I am using the new MapReduce Api on our Yarn cluster. I need to read files of two different formats from two different directories. To do so, I decided to use MultipleInputs to specify the two mapper classes. Following is my Job Driver
Job job = new Job(new Configuration(), "Daily Report");
job.setJarByClass(MyDailyJob.class);
MultipleInputs.addInputPath(job, new Path(args[0]), TextInputFormat.class, Record1ParsingMapper.class);
MultipleInputs.addInputPath(job, new Path(args[1]), TextInputFormat.class, Record2ParsingMapper.class);
FileOutputFormat.setOutputPath(job, new Path(args[2]));
job.setReducerClass(ReportParsingReducer.class);
job.setNumReduceTasks(10);
job.setOutputKeyClass(Text.class);
job.setOutputValueClass(NullWritable.class);
return (job.waitForCompletion(true) ? 0 : 1);
And My Mappers have the following definition: public class Record1ParsingMapper extends Mapper
When I run this job, I get the following exception:
Exception in thread "main" java.lang.NoClassDefFoundError: org/json/simple/parser/ParseException
at java.lang.Class.forName0(Native Method)
at java.lang.Class.forName(Class.java:270)
at org.apache.hadoop.conf.Configuration.getClassByNameOrNull(Configuration.java:1986)
at org.apache.hadoop.conf.Configuration.getClassByName(Configuration.java:1951)
at org.apache.hadoop.mapreduce.lib.input.MultipleInputs.getMapperTypeMap(MultipleInputs.java:141)
at org.apache.hadoop.mapreduce.lib.input.DelegatingInputFormat.getSplits(DelegatingInputFormat.java:60)
at org.apache.hadoop.mapreduce.JobSubmitter.writeNewSplits(JobSubmitter.java:498)

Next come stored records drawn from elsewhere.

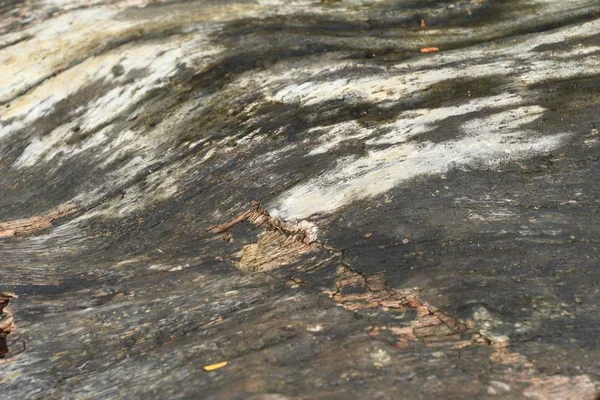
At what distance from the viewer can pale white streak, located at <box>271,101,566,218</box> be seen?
5.70 metres

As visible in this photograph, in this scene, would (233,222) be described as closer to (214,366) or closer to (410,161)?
(410,161)

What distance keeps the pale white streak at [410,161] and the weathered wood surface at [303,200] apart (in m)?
0.02

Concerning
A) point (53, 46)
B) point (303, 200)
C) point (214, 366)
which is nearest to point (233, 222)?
point (303, 200)

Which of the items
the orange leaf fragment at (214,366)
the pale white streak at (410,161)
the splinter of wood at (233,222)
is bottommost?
the orange leaf fragment at (214,366)

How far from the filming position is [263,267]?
17.4 feet

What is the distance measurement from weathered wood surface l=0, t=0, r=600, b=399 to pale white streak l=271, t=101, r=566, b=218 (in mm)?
20

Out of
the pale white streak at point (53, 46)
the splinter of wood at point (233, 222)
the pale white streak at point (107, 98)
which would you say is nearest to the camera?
the splinter of wood at point (233, 222)

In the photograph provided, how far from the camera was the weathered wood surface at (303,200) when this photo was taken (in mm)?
4258

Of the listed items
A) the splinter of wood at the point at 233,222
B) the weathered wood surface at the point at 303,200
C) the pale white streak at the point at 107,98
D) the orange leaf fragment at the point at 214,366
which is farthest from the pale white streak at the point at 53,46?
the orange leaf fragment at the point at 214,366

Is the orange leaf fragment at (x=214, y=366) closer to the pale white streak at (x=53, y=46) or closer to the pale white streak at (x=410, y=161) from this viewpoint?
the pale white streak at (x=410, y=161)

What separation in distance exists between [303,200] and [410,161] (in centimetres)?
82

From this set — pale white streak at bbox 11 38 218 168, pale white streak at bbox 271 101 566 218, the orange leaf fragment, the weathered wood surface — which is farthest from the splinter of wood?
the orange leaf fragment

at org.apache.hadoop.mapreduce.JobSubmitter.writeSplits(JobSubmitter.java:515)
at org.apache.hadoop.mapreduce.JobSubmitter.submitJobInternal(JobSubmitter.java:399)
at org.apache.hadoop.mapreduce.Job$10.run(Job.java:1295)

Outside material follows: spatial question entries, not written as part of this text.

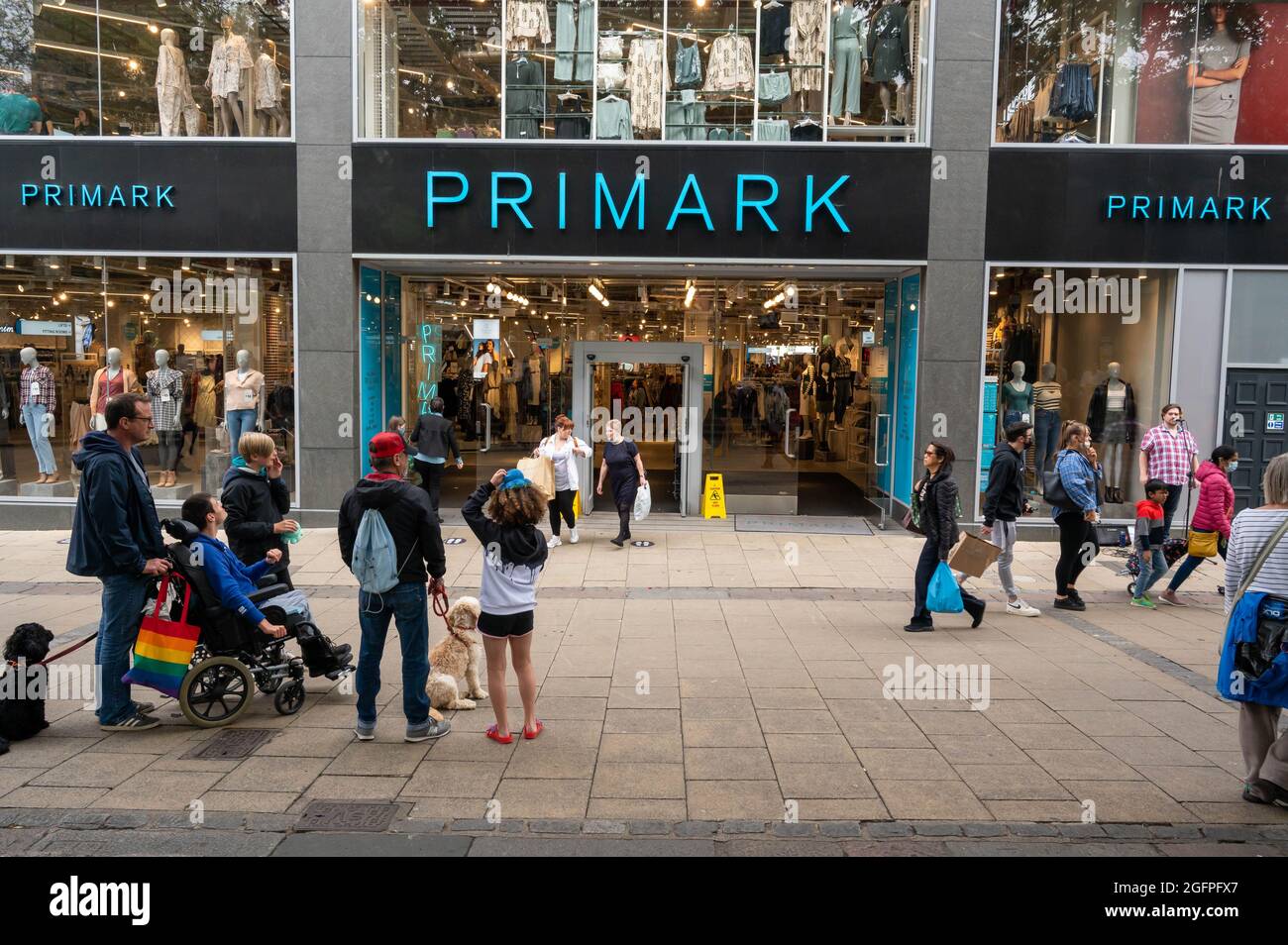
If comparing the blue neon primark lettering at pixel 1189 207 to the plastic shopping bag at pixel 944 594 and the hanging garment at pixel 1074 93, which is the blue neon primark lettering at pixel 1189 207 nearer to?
the hanging garment at pixel 1074 93

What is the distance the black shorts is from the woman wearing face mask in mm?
6050

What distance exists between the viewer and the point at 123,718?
601 cm

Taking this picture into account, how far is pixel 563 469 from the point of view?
12.2 m

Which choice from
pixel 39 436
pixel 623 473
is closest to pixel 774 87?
pixel 623 473

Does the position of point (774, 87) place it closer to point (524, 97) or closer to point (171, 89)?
point (524, 97)

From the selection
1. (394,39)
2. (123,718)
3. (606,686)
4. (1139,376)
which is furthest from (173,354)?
(1139,376)

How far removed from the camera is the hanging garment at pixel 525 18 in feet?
44.5

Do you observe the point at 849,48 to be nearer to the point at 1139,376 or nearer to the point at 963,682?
the point at 1139,376

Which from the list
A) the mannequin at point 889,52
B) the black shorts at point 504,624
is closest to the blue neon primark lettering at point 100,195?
the mannequin at point 889,52

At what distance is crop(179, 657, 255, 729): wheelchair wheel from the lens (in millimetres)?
5922

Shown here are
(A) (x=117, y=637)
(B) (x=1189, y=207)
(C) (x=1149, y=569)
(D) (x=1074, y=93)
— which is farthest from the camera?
(D) (x=1074, y=93)

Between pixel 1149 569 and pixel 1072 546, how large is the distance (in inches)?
41.7

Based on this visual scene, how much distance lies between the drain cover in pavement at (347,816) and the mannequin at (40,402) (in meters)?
11.8

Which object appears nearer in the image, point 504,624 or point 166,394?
point 504,624
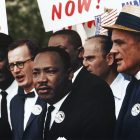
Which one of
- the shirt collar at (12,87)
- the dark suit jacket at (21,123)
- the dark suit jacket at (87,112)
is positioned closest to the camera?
the dark suit jacket at (87,112)

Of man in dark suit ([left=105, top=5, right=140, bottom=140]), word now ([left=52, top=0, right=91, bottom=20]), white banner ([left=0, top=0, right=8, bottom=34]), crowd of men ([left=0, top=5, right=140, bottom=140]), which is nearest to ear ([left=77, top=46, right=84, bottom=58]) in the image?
crowd of men ([left=0, top=5, right=140, bottom=140])

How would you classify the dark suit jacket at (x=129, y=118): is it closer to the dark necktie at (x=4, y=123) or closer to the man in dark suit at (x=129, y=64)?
the man in dark suit at (x=129, y=64)

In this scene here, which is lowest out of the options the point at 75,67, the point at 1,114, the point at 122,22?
the point at 1,114

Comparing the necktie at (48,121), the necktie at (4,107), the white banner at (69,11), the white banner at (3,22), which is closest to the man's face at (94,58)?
the white banner at (69,11)

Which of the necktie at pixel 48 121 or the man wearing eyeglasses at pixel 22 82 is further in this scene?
the man wearing eyeglasses at pixel 22 82

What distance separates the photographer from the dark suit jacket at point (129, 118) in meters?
7.09

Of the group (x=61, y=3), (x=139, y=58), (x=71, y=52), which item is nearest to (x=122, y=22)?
(x=139, y=58)

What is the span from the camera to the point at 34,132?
7.93 metres

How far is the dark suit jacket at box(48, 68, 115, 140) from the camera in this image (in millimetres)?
7438

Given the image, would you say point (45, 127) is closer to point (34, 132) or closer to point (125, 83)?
point (34, 132)

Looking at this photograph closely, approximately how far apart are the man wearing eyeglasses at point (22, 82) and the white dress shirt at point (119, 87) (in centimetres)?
81

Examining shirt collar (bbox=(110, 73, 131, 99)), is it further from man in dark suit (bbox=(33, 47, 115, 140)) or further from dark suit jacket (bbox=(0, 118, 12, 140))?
dark suit jacket (bbox=(0, 118, 12, 140))

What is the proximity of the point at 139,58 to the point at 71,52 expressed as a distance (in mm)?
1136

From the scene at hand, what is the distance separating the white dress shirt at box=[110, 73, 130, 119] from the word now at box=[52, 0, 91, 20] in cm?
106
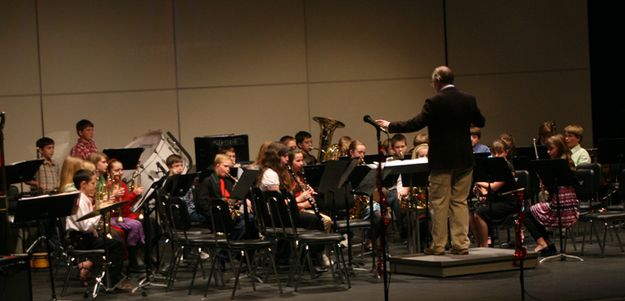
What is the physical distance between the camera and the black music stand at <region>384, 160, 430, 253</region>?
802 cm

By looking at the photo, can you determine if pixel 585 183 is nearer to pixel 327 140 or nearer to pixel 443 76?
pixel 443 76

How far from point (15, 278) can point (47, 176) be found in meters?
4.60

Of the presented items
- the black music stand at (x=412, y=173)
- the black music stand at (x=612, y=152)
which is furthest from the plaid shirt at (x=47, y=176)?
the black music stand at (x=612, y=152)

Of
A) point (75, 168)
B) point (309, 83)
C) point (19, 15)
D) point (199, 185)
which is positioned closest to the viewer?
point (75, 168)

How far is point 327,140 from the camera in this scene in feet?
38.4

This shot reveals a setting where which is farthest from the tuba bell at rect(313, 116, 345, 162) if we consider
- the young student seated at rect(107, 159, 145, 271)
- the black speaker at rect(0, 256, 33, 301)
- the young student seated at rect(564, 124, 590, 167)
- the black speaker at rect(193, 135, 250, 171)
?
the black speaker at rect(0, 256, 33, 301)

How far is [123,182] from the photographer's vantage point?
32.4 feet

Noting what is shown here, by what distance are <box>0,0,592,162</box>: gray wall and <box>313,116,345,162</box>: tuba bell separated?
2203 millimetres

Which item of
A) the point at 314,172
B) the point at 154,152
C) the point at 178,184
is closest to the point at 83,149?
the point at 154,152

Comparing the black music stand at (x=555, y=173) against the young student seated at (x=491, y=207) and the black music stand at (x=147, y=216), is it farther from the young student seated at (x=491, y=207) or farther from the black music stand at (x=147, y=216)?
the black music stand at (x=147, y=216)

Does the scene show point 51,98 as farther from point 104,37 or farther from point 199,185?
point 199,185

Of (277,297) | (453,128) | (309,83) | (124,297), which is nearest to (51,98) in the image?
(309,83)

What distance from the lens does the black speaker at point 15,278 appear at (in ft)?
22.7

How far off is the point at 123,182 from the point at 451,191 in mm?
3534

at org.apache.hadoop.mapreduce.Job$10.run(Job.java:1292)
at java.security.AccessController.doPrivileged(Native Method)
at javax.security.auth.Subject.doAs(Subject.java:415)
at org.apache.hadoop.security.UserGroupInformation.doAs(UserGroupInformation.java:1614)

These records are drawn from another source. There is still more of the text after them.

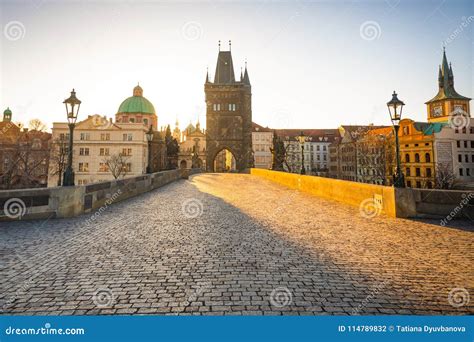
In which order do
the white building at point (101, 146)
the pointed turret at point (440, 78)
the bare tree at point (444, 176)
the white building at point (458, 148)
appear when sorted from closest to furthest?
the bare tree at point (444, 176) < the white building at point (458, 148) < the white building at point (101, 146) < the pointed turret at point (440, 78)

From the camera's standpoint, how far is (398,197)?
718cm

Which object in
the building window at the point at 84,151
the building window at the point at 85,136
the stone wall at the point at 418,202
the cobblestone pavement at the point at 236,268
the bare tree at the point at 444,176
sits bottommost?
the cobblestone pavement at the point at 236,268

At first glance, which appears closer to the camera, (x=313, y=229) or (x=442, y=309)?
(x=442, y=309)

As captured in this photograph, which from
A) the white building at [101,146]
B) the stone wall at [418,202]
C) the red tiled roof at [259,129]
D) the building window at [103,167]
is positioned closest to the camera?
the stone wall at [418,202]

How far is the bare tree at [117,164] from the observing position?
5303 centimetres

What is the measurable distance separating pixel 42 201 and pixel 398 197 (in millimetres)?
10255

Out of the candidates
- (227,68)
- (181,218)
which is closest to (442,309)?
(181,218)

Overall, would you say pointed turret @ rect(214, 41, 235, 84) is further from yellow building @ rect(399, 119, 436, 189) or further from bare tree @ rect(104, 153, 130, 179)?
yellow building @ rect(399, 119, 436, 189)

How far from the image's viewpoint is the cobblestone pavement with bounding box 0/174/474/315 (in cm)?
285

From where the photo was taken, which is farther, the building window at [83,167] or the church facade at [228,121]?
the building window at [83,167]

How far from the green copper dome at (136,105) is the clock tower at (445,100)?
75.1 m

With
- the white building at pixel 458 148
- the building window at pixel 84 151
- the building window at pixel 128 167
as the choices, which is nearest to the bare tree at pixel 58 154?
the building window at pixel 84 151

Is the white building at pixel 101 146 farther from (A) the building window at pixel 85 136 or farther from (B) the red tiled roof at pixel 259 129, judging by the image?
(B) the red tiled roof at pixel 259 129

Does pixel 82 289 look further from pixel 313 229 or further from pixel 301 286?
pixel 313 229
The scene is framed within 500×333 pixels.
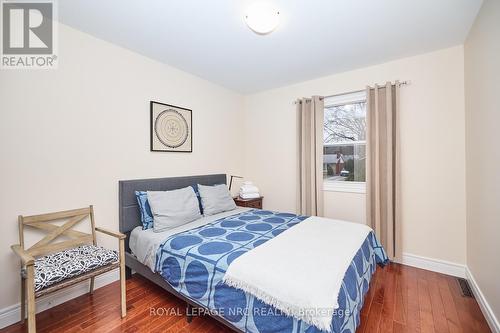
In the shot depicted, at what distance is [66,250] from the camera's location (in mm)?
1954

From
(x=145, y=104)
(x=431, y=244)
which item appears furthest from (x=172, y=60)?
(x=431, y=244)

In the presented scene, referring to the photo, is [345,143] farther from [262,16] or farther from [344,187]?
[262,16]

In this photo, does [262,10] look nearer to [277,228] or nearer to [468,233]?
[277,228]

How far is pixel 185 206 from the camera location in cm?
252

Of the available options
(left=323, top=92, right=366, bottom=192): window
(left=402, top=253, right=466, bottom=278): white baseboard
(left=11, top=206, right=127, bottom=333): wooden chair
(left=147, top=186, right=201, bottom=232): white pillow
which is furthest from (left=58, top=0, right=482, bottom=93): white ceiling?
(left=402, top=253, right=466, bottom=278): white baseboard

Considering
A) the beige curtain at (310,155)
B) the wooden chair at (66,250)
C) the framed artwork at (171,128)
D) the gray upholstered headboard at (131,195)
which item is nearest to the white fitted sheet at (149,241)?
the gray upholstered headboard at (131,195)

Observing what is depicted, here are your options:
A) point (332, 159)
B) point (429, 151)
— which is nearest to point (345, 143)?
point (332, 159)

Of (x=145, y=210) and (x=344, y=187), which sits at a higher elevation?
(x=344, y=187)

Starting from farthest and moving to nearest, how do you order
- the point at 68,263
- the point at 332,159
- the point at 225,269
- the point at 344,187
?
the point at 332,159, the point at 344,187, the point at 68,263, the point at 225,269

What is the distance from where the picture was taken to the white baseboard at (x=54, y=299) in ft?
5.65

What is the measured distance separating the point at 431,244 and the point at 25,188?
415 cm

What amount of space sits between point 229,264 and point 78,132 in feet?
6.30

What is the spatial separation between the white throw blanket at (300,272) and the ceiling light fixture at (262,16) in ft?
5.96

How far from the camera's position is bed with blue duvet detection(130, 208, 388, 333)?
1.28 m
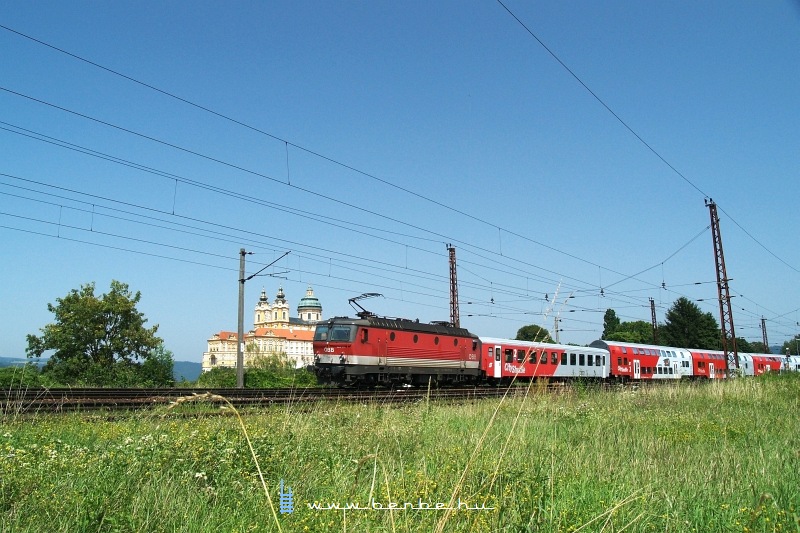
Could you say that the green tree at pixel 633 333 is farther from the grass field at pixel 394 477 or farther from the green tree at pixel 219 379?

at org.apache.hadoop.mapreduce.Job.submit(Job.java:1292)
at org.apache.hadoop.mapreduce.Job.waitForCompletion(Job.java:1313)
at main.java.com.adnear.mr.jobs.MyDailyJob.run(MyDailyJob.java:70)
at org.apache.hadoop.util.ToolRunner.run(ToolRunner.java:70)
at org.apache.hadoop.util.ToolRunner.run(ToolRunner.java:84)
at main.java.com.adnear.mr.jobs.MyDailyJob.main(MyDailyJob.java:226)
at sun.reflect.NativeMethodAccessorImpl.invoke0(Native Method)
at sun.reflect.NativeMethodAccessorImpl.invoke(NativeMethodAccessorImpl.java:57)
at sun.reflect.DelegatingMethodAccessorImpl.invoke(DelegatingMethodAccessorImpl.java:43)
at java.lang.reflect.Method.invoke(Method.java:606)
at org.apache.hadoop.util.RunJar.main(RunJar.java:212)
Caused by: java.lang.ClassNotFoundException: org.json.simple.parser.ParseException\
It looks like it is failing inside the getClassByName() method in the Configuration class at the following statement. clazz = Class.forName(name, true, classLoader);
I am specifying the path of my Mapper classes correctly. Can someone please explain me what is causing this class loading exception?
Thanks, Dev
Record1ParsingMapperis an inner class? - Aleksei Shestakov